▶ Instructions to follow
Could you print all of the data below again, exactly?
********
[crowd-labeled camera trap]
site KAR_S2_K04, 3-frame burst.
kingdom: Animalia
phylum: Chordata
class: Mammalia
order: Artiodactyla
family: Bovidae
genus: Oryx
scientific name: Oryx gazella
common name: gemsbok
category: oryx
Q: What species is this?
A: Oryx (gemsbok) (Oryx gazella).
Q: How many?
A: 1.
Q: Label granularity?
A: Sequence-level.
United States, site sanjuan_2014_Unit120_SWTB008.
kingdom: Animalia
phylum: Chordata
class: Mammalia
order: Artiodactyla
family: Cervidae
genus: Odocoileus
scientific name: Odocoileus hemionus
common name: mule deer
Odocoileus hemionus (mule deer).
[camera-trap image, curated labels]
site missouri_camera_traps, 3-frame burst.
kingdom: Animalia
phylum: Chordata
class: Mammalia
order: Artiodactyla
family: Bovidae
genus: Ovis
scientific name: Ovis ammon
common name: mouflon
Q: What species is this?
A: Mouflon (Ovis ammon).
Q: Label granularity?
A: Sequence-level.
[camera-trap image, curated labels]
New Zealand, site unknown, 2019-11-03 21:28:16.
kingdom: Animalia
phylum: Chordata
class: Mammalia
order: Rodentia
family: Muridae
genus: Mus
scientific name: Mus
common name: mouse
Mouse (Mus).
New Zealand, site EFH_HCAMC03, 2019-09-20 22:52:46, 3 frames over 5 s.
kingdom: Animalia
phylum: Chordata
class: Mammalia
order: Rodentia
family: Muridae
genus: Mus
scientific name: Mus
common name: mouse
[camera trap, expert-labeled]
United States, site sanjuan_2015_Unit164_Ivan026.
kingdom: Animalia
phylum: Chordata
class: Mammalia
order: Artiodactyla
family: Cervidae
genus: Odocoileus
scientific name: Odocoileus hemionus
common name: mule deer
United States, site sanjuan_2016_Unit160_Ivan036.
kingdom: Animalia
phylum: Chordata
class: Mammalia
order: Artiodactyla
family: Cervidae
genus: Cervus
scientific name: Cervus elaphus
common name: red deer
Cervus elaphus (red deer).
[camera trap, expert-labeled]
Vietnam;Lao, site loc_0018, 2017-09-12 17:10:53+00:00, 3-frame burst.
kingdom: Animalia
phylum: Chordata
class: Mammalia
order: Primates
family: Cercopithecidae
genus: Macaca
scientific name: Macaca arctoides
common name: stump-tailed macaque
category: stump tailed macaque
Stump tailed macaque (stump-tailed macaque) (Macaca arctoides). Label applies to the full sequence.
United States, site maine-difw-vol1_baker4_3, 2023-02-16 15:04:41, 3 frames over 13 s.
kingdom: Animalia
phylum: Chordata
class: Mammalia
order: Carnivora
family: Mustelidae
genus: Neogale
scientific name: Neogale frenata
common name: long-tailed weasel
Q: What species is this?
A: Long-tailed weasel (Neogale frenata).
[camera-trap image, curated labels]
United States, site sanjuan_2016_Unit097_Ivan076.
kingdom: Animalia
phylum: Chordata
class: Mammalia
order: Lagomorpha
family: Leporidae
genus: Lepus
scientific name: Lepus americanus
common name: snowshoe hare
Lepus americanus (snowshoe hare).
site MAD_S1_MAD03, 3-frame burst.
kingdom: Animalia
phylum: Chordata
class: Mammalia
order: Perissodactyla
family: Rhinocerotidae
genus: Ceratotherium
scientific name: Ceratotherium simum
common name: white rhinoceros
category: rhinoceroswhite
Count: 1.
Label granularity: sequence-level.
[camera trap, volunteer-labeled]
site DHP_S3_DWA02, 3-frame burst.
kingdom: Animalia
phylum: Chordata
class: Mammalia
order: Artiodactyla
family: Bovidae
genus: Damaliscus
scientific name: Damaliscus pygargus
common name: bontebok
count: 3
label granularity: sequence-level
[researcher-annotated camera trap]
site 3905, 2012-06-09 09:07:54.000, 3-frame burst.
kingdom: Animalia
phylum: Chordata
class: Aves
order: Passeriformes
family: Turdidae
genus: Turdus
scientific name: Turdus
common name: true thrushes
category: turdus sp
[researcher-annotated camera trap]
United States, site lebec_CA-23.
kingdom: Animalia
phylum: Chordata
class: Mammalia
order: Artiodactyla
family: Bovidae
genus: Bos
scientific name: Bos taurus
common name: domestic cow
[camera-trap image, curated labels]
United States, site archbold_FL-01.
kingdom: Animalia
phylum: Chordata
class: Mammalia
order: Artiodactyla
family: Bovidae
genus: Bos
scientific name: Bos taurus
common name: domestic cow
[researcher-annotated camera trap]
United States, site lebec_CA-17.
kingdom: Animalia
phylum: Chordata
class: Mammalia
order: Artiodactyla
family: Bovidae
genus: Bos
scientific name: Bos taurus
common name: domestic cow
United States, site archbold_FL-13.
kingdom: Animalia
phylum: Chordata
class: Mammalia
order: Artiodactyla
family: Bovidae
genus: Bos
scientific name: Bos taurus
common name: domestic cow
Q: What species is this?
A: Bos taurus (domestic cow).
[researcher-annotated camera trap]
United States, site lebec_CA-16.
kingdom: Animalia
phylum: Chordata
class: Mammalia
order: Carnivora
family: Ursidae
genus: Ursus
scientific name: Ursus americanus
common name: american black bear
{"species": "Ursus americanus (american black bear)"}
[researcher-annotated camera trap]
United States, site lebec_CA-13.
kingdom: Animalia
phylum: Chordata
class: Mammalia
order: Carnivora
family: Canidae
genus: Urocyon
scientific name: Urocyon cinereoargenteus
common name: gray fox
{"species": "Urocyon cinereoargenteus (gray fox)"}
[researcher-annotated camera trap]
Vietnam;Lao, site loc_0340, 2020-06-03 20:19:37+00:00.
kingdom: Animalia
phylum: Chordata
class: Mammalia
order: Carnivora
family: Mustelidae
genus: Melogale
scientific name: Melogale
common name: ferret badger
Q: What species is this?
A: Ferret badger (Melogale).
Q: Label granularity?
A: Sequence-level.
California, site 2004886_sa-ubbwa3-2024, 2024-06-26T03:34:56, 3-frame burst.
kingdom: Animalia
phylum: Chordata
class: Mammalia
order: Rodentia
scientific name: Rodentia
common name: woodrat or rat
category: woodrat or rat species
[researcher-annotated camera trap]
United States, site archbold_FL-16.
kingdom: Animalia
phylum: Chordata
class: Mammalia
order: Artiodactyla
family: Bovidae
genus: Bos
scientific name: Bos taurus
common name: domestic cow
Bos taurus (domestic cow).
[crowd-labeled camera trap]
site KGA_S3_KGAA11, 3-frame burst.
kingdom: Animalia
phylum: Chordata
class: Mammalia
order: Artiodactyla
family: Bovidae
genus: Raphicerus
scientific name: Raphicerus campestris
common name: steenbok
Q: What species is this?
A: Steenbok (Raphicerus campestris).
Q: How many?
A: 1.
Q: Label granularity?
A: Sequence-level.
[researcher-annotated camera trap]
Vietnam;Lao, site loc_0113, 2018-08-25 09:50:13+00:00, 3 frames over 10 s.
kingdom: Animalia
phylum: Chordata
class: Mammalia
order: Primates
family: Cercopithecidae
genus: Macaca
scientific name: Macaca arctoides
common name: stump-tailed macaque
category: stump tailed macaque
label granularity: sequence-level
********
▶ Response to the exercise
[crowd-labeled camera trap]
site KAR_S2_K04, 3-frame burst.
kingdom: Animalia
phylum: Chordata
class: Mammalia
order: Artiodactyla
family: Bovidae
genus: Oryx
scientific name: Oryx gazella
common name: gemsbok
category: oryx
Q: What species is this?
A: Oryx (gemsbok) (Oryx gazella).
Q: How many?
A: 1.
Q: Label granularity?
A: Sequence-level.
United States, site sanjuan_2014_Unit120_SWTB008.
kingdom: Animalia
phylum: Chordata
class: Mammalia
order: Artiodactyla
family: Cervidae
genus: Odocoileus
scientific name: Odocoileus hemionus
common name: mule deer
Odocoileus hemionus (mule deer).
[camera-trap image, curated labels]
site missouri_camera_traps, 3-frame burst.
kingdom: Animalia
phylum: Chordata
class: Mammalia
order: Artiodactyla
family: Bovidae
genus: Ovis
scientific name: Ovis ammon
common name: mouflon
Q: What species is this?
A: Mouflon (Ovis ammon).
Q: Label granularity?
A: Sequence-level.
[camera-trap image, curated labels]
New Zealand, site unknown, 2019-11-03 21:28:16.
kingdom: Animalia
phylum: Chordata
class: Mammalia
order: Rodentia
family: Muridae
genus: Mus
scientific name: Mus
common name: mouse
Mouse (Mus).
New Zealand, site EFH_HCAMC03, 2019-09-20 22:52:46, 3 frames over 5 s.
kingdom: Animalia
phylum: Chordata
class: Mammalia
order: Rodentia
family: Muridae
genus: Mus
scientific name: Mus
common name: mouse
[camera trap, expert-labeled]
United States, site sanjuan_2015_Unit164_Ivan026.
kingdom: Animalia
phylum: Chordata
class: Mammalia
order: Artiodactyla
family: Cervidae
genus: Odocoileus
scientific name: Odocoileus hemionus
common name: mule deer
United States, site sanjuan_2016_Unit160_Ivan036.
kingdom: Animalia
phylum: Chordata
class: Mammalia
order: Artiodactyla
family: Cervidae
genus: Cervus
scientific name: Cervus elaphus
common name: red deer
Cervus elaphus (red deer).
[camera trap, expert-labeled]
Vietnam;Lao, site loc_0018, 2017-09-12 17:10:53+00:00, 3-frame burst.
kingdom: Animalia
phylum: Chordata
class: Mammalia
order: Primates
family: Cercopithecidae
genus: Macaca
scientific name: Macaca arctoides
common name: stump-tailed macaque
category: stump tailed macaque
Stump tailed macaque (stump-tailed macaque) (Macaca arctoides). Label applies to the full sequence.
United States, site maine-difw-vol1_baker4_3, 2023-02-16 15:04:41, 3 frames over 13 s.
kingdom: Animalia
phylum: Chordata
class: Mammalia
order: Carnivora
family: Mustelidae
genus: Neogale
scientific name: Neogale frenata
common name: long-tailed weasel
Q: What species is this?
A: Long-tailed weasel (Neogale frenata).
[camera-trap image, curated labels]
United States, site sanjuan_2016_Unit097_Ivan076.
kingdom: Animalia
phylum: Chordata
class: Mammalia
order: Lagomorpha
family: Leporidae
genus: Lepus
scientific name: Lepus americanus
common name: snowshoe hare
Lepus americanus (snowshoe hare).
site MAD_S1_MAD03, 3-frame burst.
kingdom: Animalia
phylum: Chordata
class: Mammalia
order: Perissodactyla
family: Rhinocerotidae
genus: Ceratotherium
scientific name: Ceratotherium simum
common name: white rhinoceros
category: rhinoceroswhite
Count: 1.
Label granularity: sequence-level.
[camera trap, volunteer-labeled]
site DHP_S3_DWA02, 3-frame burst.
kingdom: Animalia
phylum: Chordata
class: Mammalia
order: Artiodactyla
family: Bovidae
genus: Damaliscus
scientific name: Damaliscus pygargus
common name: bontebok
count: 3
label granularity: sequence-level
[researcher-annotated camera trap]
site 3905, 2012-06-09 09:07:54.000, 3-frame burst.
kingdom: Animalia
phylum: Chordata
class: Aves
order: Passeriformes
family: Turdidae
genus: Turdus
scientific name: Turdus
common name: true thrushes
category: turdus sp
[researcher-annotated camera trap]
United States, site lebec_CA-23.
kingdom: Animalia
phylum: Chordata
class: Mammalia
order: Artiodactyla
family: Bovidae
genus: Bos
scientific name: Bos taurus
common name: domestic cow
[camera-trap image, curated labels]
United States, site archbold_FL-01.
kingdom: Animalia
phylum: Chordata
class: Mammalia
order: Artiodactyla
family: Bovidae
genus: Bos
scientific name: Bos taurus
common name: domestic cow
[researcher-annotated camera trap]
United States, site lebec_CA-17.
kingdom: Animalia
phylum: Chordata
class: Mammalia
order: Artiodactyla
family: Bovidae
genus: Bos
scientific name: Bos taurus
common name: domestic cow
United States, site archbold_FL-13.
kingdom: Animalia
phylum: Chordata
class: Mammalia
order: Artiodactyla
family: Bovidae
genus: Bos
scientific name: Bos taurus
common name: domestic cow
Q: What species is this?
A: Bos taurus (domestic cow).
[researcher-annotated camera trap]
United States, site lebec_CA-16.
kingdom: Animalia
phylum: Chordata
class: Mammalia
order: Carnivora
family: Ursidae
genus: Ursus
scientific name: Ursus americanus
common name: american black bear
{"species": "Ursus americanus (american black bear)"}
[researcher-annotated camera trap]
United States, site lebec_CA-13.
kingdom: Animalia
phylum: Chordata
class: Mammalia
order: Carnivora
family: Canidae
genus: Urocyon
scientific name: Urocyon cinereoargenteus
common name: gray fox
{"species": "Urocyon cinereoargenteus (gray fox)"}
[researcher-annotated camera trap]
Vietnam;Lao, site loc_0340, 2020-06-03 20:19:37+00:00.
kingdom: Animalia
phylum: Chordata
class: Mammalia
order: Carnivora
family: Mustelidae
genus: Melogale
scientific name: Melogale
common name: ferret badger
Q: What species is this?
A: Ferret badger (Melogale).
Q: Label granularity?
A: Sequence-level.
California, site 2004886_sa-ubbwa3-2024, 2024-06-26T03:34:56, 3-frame burst.
kingdom: Animalia
phylum: Chordata
class: Mammalia
order: Rodentia
scientific name: Rodentia
common name: woodrat or rat
category: woodrat or rat species
[researcher-annotated camera trap]
United States, site archbold_FL-16.
kingdom: Animalia
phylum: Chordata
class: Mammalia
order: Artiodactyla
family: Bovidae
genus: Bos
scientific name: Bos taurus
common name: domestic cow
Bos taurus (domestic cow).
[crowd-labeled camera trap]
site KGA_S3_KGAA11, 3-frame burst.
kingdom: Animalia
phylum: Chordata
class: Mammalia
order: Artiodactyla
family: Bovidae
genus: Raphicerus
scientific name: Raphicerus campestris
common name: steenbok
Q: What species is this?
A: Steenbok (Raphicerus campestris).
Q: How many?
A: 1.
Q: Label granularity?
A: Sequence-level.
[researcher-annotated camera trap]
Vietnam;Lao, site loc_0113, 2018-08-25 09:50:13+00:00, 3 frames over 10 s.
kingdom: Animalia
phylum: Chordata
class: Mammalia
order: Primates
family: Cercopithecidae
genus: Macaca
scientific name: Macaca arctoides
common name: stump-tailed macaque
category: stump tailed macaque
label granularity: sequence-level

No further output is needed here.